▶ PASSAGE:
|---|

Problem Solving Strategy-ON Functional Equation

Math Trick-7
Functional Equations is a chapter which is essential for Olympiad,ISI,CMI,IOMA entrances.
An equation involving an unknown function is called a functional equation.

Ex. Considering Cauchy's functional equation:-
f(x+y)=f(x) + f(y) ;

Generally while you are solving a problem of functional equation with two variables x & y then in most of the situations to solve a given problem you are to put these values
Put x= -x
Put y= -x
Put x=f(y)
Put x=y
Put x=f(x)
etc . . .
The choices differ & it completely depends on the given problem which requires these selections. So, just use your brain & start solving problem. I am giving you some examples.

Ex.1. [ISI B.Math sample paper] If f(x+y)=f(x)+f(y) for all y in R. Then f(x) is a function which is
A. Odd   B.Even   C. None
Sol:-(A)  Putting x= -x ,then
 f(x)+f(-x)=f(0) -----(1)
Again put x=0 in (1), so f(0)=0.
So, from (1), f(-x)= -f(x) which is an odd function.

Ex.2. [RMO paper] If the function f satisfies the relation f(x+y)+f(x-y)=2f(x).f(y) for all x,y in R.
And f(0)≠0. Prove that f(x) is even function.
Sol:- f(x+y)+f(x-y)=2f(x).f(y) ---(1)
Replace x by y & y by x
Then f(y+x)+f(y-x)=2f(y)f(x) ---(2)
Solving (1) & (2), we get
Put y=2x then f(x)=f(-x).
Hence f(x) is an even function.

Ex.3.[RMO paper] Determine all functions f:R->R such that
 f(x-f(y))=f(f(y))+xf(y)+f(x)-1,  x,y€R.
Sol:- Put x=f(y)=0
Then f(0)=1
Again put x=f(y)=k,then
=> f(k)= 1- (k^2)/2 .
Hence, f(x)=1- (x^2)/2 is the unique equation.

Ex.4.[ISI MMA SAMPLE PAPER] If f(x) is a real valued fiction such that
                  2f(x) + 3f(-x) = 15 - 4x , for all x.
Then f(2) is
A.-15     B.22    C.11     D.0
Sol:- (C) Given 2f(x) + 3f(-x) = 15 - 4x -----(1)
 put  x = -x in the given functional equation (1),
we have 2f(-x) + 3f(x) = 15 + 4x ------------(2)
Solving (1) & (2) we have f(x) = 3 + 4x .

|---|

▶ DATA:

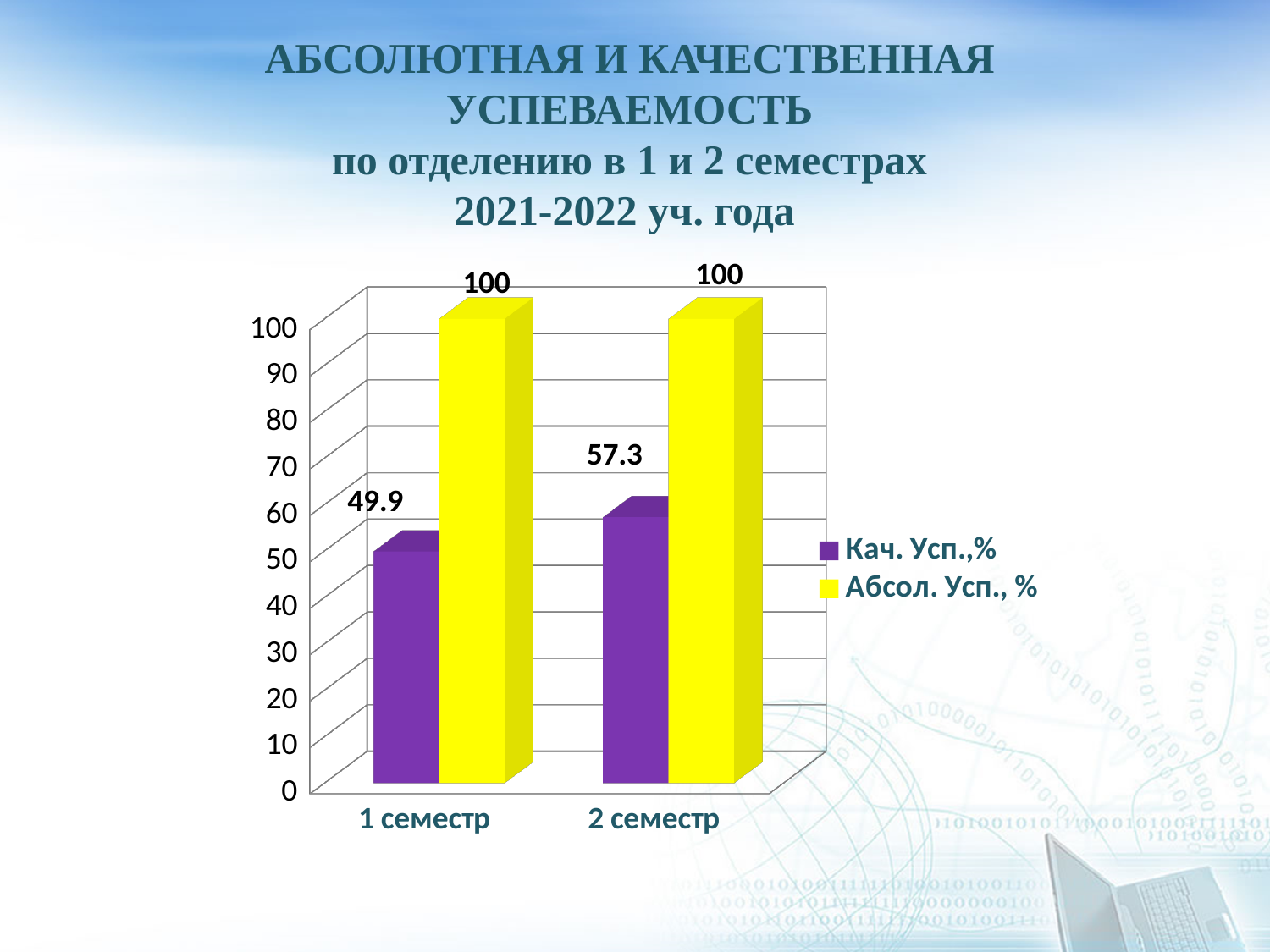
What is the value of Абсол. Усп., % for 2 семестр? 100 Is the value of Кач. Усп.,% for 2 семестр greater or less than 50? greater What kind of chart is shown on the slide? Bar chart What is the difference between the Кач. Усп.,% values for 2 семестр and 1 семестр? 7.4 Which semester has the lower value for Кач. Усп.,%? 1 семестр What is the value of Кач. Усп.,% for 2 семестр? 57.3 What is the value of Абсол. Усп., % for 1 семестр? 100 How many categories are shown on the x axis? 2 Which semester has the higher value for Кач. Усп.,%? 2 семестр What is the value of Кач. Усп.,% for 1 семестр? 49.9 Which is larger for 1 семестр: Кач. Усп.,% or Абсол. Усп., %? Абсол. Усп., % How many series does the legend list? 2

|---|

▶ TASK:
From the text on functional equations, list every substitution it suggests trying when solving a functional equation in two variables x and y.

▶ SOLUTION:
- x = -x
- y = -x
- x = f(y)
- x = y
- x = f(x)